Jonginn Yun

Manifolds

A smooth $n$-manifold is a space locally modeled on $\mathbb R^n$ with smooth transition maps between coordinate charts. A chart is a map

$$\varphi:U\to \varphi(U)\subset \mathbb R^n,$$

where $U$ is open in the manifold.

The point of the definition is not that the manifold is secretly $\mathbb R^n$. It is that calculus can be done locally, and the answers can be checked to transform consistently when coordinates change.

Tangent Vectors

At a point $p\in M$, a tangent vector can be understood as a directional derivative acting on smooth functions:

$$v:C^\infty(M)\to \mathbb R.$$

It is linear and satisfies the Leibniz rule

$$v(fg)=v(f)g(p)+f(p)v(g).$$

In local coordinates $x^1,\ldots,x^n$, every tangent vector can be written

$$v=v^i\frac{\partial}{\partial x^i}\bigg|_p.$$

The coordinate expression changes under a chart change, but the tangent vector itself is intrinsic.

Cotangent Vectors

The cotangent space $T_p^*M$ is the dual vector space of $T_pM$. Its elements are covectors.
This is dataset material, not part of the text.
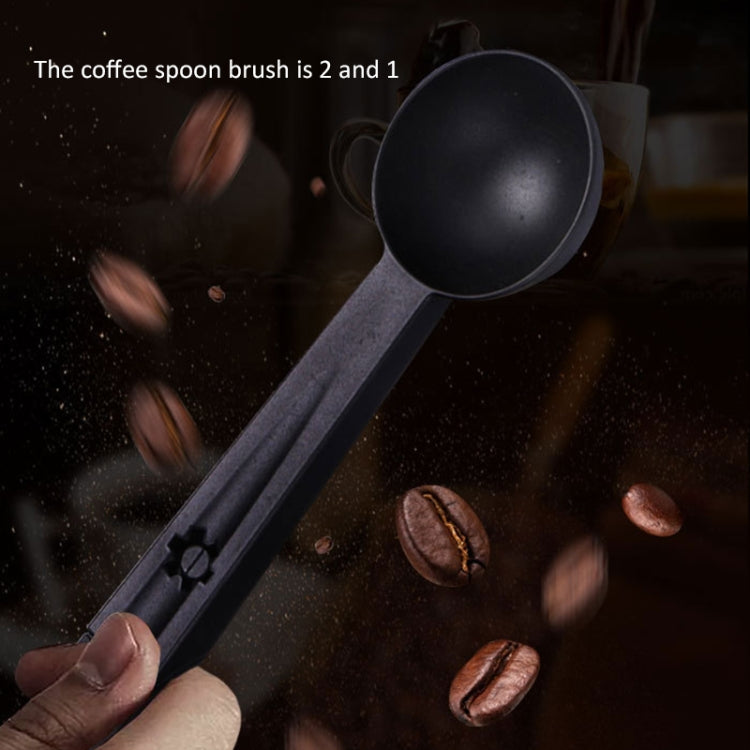 เครื่องมือแปรงทำความสะอาดเครื่องชงกาแฟพร้อมช้อนตัก, Coffee Machine Cleaning Tool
In coordinates, the dual basis is

$$dx^1,\ldots,dx^n,$$

with

$$dx^i\left(\frac{\partial}{\partial x^j}\right)=\delta^i_j.$$

A one-form is a smoothly varying choice of cotangent vector:

$$\alpha=\alpha_i dx^i.$$

This language is the beginning of differential forms and integration on manifolds.

Bundles Already Appear

The tangent spaces over all points assemble into the tangent bundle

$$TM=\bigsqcup_{p\in M}T_pM.$$

Vector fields are sections of $TM$, and one-forms are sections of $T^*M$. This is why differential geometry naturally leads into vector bundles.